### ABOUT THIS TASK
Please give a word-for-word repeat of the line containing "The researchers measured serum" and all lines that come after it in the entries below, ending at the last line.

Records excerpted from a collection
************

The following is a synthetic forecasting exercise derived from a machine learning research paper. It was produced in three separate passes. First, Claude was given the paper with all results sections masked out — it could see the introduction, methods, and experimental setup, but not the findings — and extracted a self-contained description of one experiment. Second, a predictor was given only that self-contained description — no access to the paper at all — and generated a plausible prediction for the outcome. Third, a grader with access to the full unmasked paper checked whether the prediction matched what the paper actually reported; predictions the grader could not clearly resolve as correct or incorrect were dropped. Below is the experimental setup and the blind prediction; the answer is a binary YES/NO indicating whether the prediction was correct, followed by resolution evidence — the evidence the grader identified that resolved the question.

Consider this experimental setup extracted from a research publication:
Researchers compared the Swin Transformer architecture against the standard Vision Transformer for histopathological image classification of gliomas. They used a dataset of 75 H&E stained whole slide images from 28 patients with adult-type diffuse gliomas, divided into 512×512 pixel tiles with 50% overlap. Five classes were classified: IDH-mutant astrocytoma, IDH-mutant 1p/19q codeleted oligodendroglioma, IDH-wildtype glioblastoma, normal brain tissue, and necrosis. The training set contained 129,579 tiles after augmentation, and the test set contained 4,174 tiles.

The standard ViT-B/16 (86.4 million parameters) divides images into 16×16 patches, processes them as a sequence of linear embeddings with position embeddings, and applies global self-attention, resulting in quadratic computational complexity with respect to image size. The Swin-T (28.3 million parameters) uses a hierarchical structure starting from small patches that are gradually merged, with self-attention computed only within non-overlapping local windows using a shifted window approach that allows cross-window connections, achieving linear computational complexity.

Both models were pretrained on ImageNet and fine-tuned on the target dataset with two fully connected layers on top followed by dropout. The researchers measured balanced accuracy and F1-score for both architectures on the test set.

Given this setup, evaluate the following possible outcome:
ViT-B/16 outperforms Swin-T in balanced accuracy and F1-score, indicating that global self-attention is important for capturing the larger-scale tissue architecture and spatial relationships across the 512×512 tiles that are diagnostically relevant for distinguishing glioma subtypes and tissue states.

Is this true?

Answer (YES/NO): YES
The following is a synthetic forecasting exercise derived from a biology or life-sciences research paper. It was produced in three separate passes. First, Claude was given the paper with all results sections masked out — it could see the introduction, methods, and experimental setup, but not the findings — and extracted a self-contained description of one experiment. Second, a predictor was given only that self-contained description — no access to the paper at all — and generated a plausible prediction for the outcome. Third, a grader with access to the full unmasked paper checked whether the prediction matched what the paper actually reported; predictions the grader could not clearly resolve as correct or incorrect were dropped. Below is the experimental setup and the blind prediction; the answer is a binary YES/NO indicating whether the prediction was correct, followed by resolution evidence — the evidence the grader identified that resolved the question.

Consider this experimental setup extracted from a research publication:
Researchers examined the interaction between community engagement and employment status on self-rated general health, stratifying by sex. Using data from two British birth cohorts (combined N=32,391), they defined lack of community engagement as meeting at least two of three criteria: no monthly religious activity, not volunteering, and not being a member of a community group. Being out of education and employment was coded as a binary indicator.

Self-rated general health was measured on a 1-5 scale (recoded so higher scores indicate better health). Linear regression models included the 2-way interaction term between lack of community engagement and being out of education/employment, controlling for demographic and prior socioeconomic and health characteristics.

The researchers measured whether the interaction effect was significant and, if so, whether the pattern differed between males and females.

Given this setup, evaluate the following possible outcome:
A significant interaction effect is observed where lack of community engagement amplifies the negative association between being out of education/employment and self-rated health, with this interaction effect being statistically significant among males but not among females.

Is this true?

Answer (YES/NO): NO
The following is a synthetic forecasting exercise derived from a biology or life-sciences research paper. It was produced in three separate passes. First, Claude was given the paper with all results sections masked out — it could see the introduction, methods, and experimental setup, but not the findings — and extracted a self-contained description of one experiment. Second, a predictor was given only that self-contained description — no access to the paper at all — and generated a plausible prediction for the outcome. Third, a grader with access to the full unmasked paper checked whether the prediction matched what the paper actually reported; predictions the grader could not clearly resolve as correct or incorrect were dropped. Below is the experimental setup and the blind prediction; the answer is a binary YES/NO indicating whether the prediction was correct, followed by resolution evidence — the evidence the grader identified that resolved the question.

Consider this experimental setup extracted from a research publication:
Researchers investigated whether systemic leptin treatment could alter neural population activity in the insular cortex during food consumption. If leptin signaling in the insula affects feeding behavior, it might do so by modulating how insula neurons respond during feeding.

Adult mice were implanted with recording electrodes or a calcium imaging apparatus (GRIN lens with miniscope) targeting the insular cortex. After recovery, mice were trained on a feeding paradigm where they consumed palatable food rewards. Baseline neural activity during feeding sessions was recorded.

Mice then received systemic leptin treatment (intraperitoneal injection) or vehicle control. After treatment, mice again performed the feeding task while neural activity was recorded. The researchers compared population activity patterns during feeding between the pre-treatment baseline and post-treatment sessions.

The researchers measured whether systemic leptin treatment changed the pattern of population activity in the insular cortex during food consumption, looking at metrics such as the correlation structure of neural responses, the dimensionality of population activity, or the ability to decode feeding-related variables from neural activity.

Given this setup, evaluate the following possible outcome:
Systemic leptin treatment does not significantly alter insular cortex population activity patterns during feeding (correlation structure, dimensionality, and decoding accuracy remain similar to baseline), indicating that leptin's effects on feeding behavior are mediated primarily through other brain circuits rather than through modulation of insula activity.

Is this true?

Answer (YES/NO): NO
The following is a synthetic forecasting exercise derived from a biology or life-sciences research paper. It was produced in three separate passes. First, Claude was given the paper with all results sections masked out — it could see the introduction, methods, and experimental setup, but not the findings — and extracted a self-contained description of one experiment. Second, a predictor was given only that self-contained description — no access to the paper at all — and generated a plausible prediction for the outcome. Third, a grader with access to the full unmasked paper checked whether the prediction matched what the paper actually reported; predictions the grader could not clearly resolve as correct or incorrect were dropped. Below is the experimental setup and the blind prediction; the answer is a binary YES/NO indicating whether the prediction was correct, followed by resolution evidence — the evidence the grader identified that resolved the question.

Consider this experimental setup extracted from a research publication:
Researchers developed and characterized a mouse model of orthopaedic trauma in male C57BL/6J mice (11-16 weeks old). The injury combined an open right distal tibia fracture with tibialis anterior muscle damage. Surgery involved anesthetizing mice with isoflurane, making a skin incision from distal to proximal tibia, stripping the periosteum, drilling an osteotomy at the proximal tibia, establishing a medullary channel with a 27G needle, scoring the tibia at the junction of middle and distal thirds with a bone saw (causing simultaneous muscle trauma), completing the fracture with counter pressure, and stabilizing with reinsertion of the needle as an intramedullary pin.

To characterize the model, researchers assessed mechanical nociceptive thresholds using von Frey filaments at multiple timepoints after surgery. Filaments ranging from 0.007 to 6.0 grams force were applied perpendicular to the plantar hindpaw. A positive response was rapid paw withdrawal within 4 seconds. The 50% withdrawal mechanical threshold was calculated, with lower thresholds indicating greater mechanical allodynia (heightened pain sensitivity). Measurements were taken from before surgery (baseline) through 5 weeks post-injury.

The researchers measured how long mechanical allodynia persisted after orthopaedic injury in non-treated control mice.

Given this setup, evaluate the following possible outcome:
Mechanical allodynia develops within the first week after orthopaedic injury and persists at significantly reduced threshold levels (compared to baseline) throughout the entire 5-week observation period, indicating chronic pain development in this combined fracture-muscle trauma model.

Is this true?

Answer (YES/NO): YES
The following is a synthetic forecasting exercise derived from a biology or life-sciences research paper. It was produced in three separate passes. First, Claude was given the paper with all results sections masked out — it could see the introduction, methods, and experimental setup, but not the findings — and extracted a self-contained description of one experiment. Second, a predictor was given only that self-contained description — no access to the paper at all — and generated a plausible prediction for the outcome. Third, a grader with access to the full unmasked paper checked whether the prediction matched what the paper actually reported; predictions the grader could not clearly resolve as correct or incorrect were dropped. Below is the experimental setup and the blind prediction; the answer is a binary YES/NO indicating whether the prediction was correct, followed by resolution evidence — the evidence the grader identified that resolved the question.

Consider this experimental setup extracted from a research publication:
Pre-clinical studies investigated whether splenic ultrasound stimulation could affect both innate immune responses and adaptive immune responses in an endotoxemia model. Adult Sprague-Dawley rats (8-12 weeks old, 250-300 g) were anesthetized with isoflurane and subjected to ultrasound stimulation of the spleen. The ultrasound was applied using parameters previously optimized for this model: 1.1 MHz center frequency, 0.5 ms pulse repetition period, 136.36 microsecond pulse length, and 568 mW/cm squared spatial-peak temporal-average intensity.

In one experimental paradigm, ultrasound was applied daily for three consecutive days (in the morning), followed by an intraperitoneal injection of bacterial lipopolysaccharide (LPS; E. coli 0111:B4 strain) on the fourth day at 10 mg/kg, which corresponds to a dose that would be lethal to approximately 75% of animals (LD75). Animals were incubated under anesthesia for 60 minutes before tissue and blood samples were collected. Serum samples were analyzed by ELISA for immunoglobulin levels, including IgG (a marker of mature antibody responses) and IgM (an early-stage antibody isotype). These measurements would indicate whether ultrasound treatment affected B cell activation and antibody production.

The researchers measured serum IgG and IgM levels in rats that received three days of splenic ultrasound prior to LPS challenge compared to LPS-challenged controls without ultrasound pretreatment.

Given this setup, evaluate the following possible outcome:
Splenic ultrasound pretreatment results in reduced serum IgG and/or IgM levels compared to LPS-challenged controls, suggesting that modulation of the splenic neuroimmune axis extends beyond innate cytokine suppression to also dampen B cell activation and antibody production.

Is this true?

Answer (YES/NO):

************

### THE COMPLETED TASK
The researchers measured serum IgG and IgM levels in rats that received three days of splenic ultrasound prior to LPS challenge compared to LPS-challenged controls without ultrasound pretreatment.

Given this setup, evaluate the following possible outcome:
Splenic ultrasound pretreatment results in reduced serum IgG and/or IgM levels compared to LPS-challenged controls, suggesting that modulation of the splenic neuroimmune axis extends beyond innate cytokine suppression to also dampen B cell activation and antibody production.

Is this true?

Answer (YES/NO):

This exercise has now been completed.